I wait for the guilt to come.
The shame. The regret. The voice in my head telling me I moved too fast, that this was a mistake, that I'm using him to forget Cody.
But it doesn't come.
All I feel is relief.
Relief that last night happened. That I chose it. That for the first time in longer than I can remember, I felt like myself — not Cody's girlfriend, not the mayor's daughter, not the girl whose life is falling apart.
Just me, making a choice that was entirely mine.
I replay the night in my head, but not the physical parts — though those were... so good. Real in a way that made my skin feel too tight, and my breath catch in my throat.
What I keep coming back to is the moment before.
The way he pulled back and asked, Are you sure?
His eyes searching mine, giving me space to say no, to change my mind, to pump the brakes even though we were both already halfway undone.
Cody never asked.
The realization hits me with unexpected force.

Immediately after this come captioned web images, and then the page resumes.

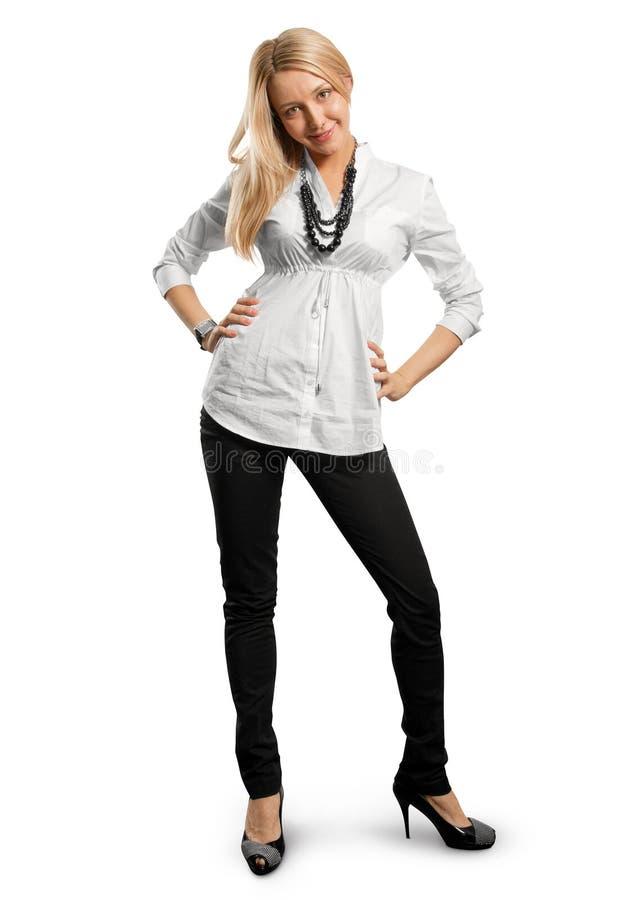 Mulher de negócios nova fotos de stock
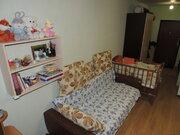 Станционная 110, 1/3/К, 29 кв.м., Купить комнату в квартире Сыктывкара недорого, ID объекта - 700770527 - Фото 7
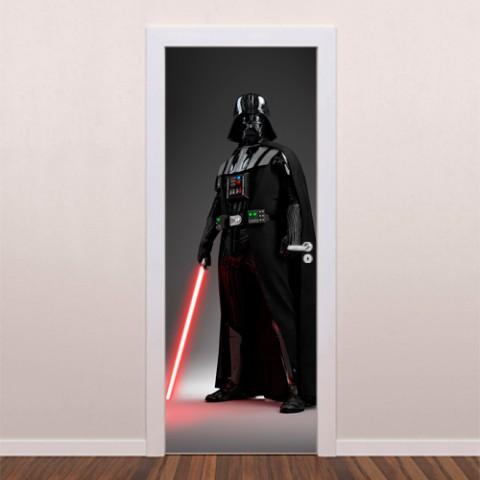 adesivo-decorativo-para-porta-darth-vader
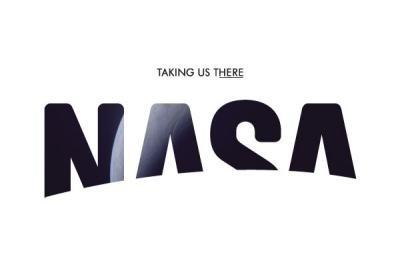 A Proposal To Go Where No NASA Logo Has Gone Before   BaseNow #nasa #basenow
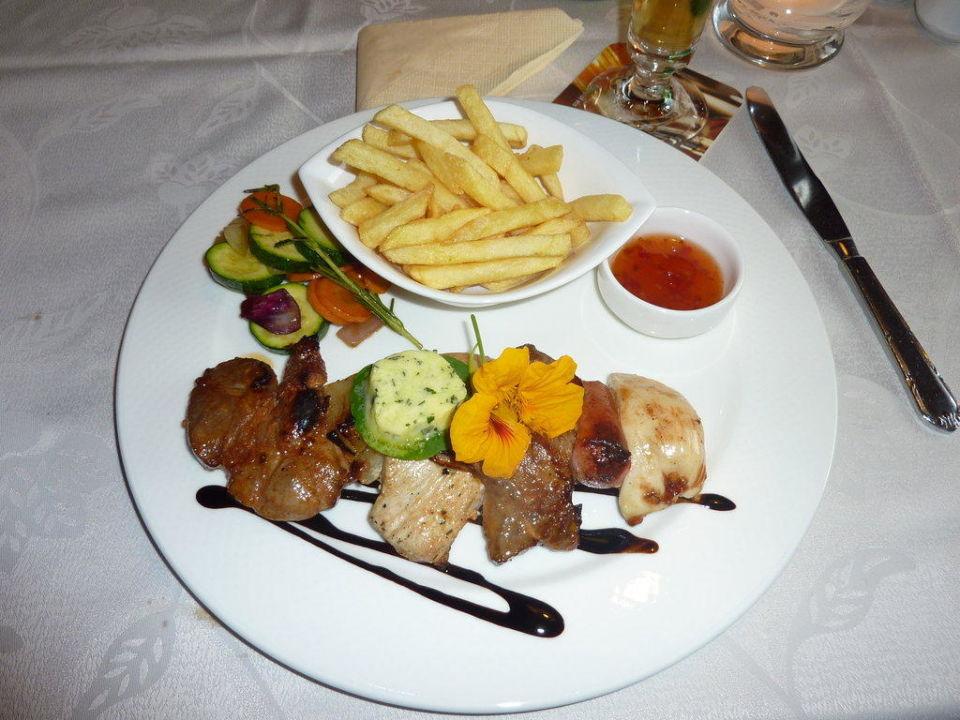 Abendessen Alpenrose Hotel-Pension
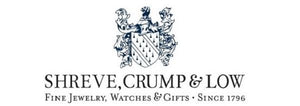 Shreve Crump And Low Gift Card - Gift Card Boston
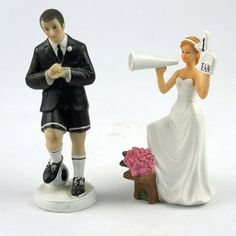 Free Shipping Playful Football Couple Figurine Wedding Funny Resin Cake Topper  Wedding Gift Favor  Accessories Decoration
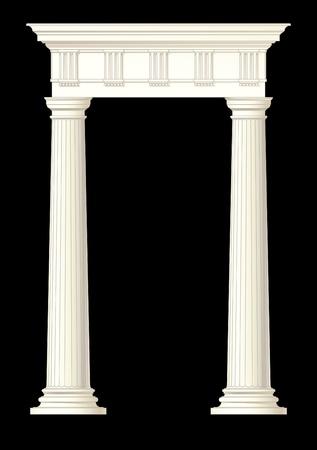 pilastri: disegno di illustrazione di elemento architettonico
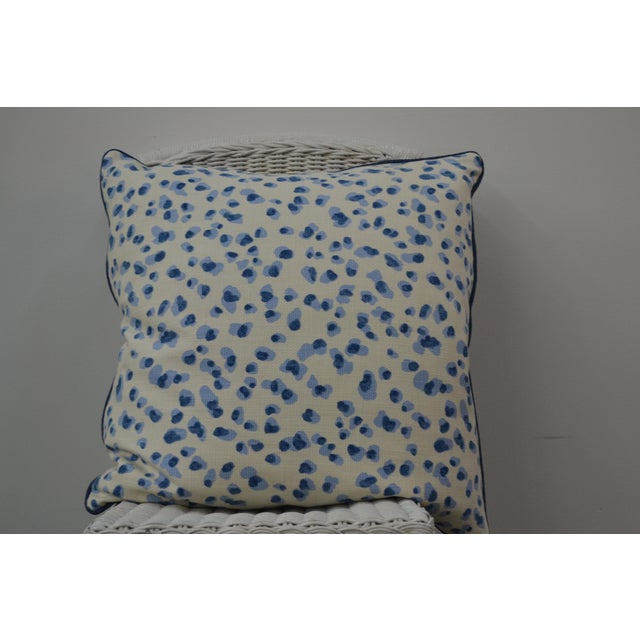 Blue & White Summer Pillows - A Pair - Image 2 of 5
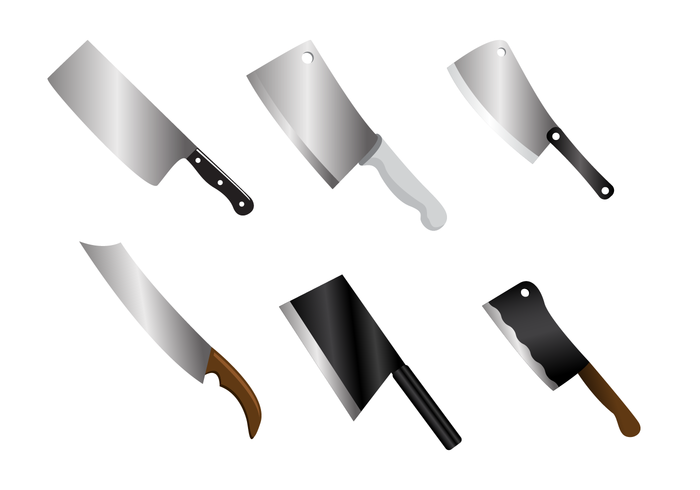 700x490 Free Cleaver Vector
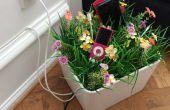 Flowerbox pour cacher les câbles et gadgets de charge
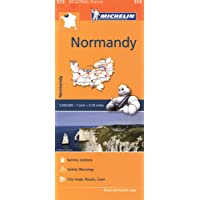 Normandy - Michelin Regional Map 513 (Michelin Regional Maps)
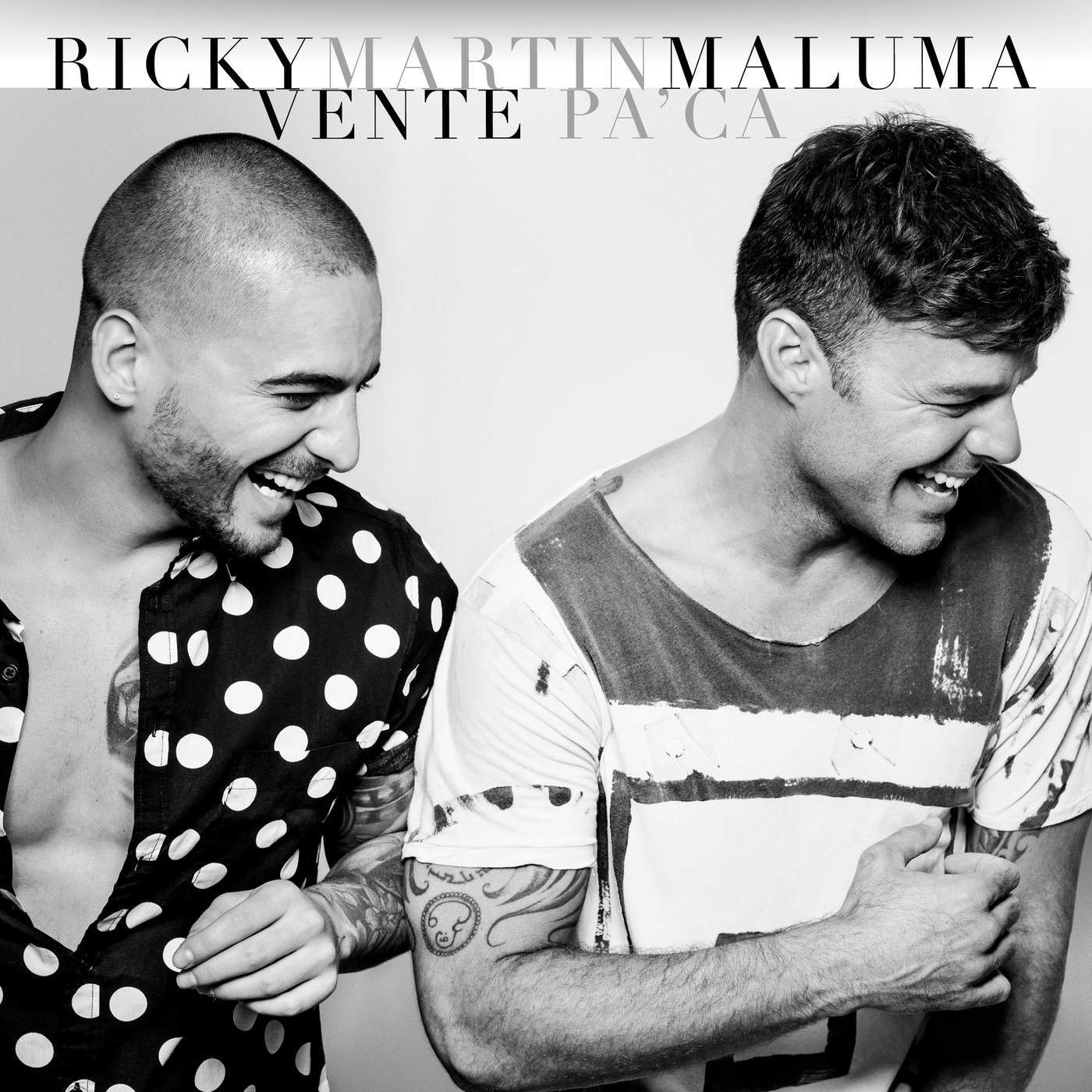 Vente pa ca feat. maluma single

In the year we were together, Cody never once asked if I was sure. Never checked in. Never gave me room to hesitate, reconsider, or even think about what I wanted.
He assumed. He took. He moved forward because he wanted to, and my wants were secondary.
I didn't even realize it was missing until Beckett gave it to me.
The contrast makes my chest tighten.
Beckett stirs beside me, his arm tightening briefly around my waist before his eyes open. He blinks in the sunlight, disoriented for a moment, then his gaze finds mine.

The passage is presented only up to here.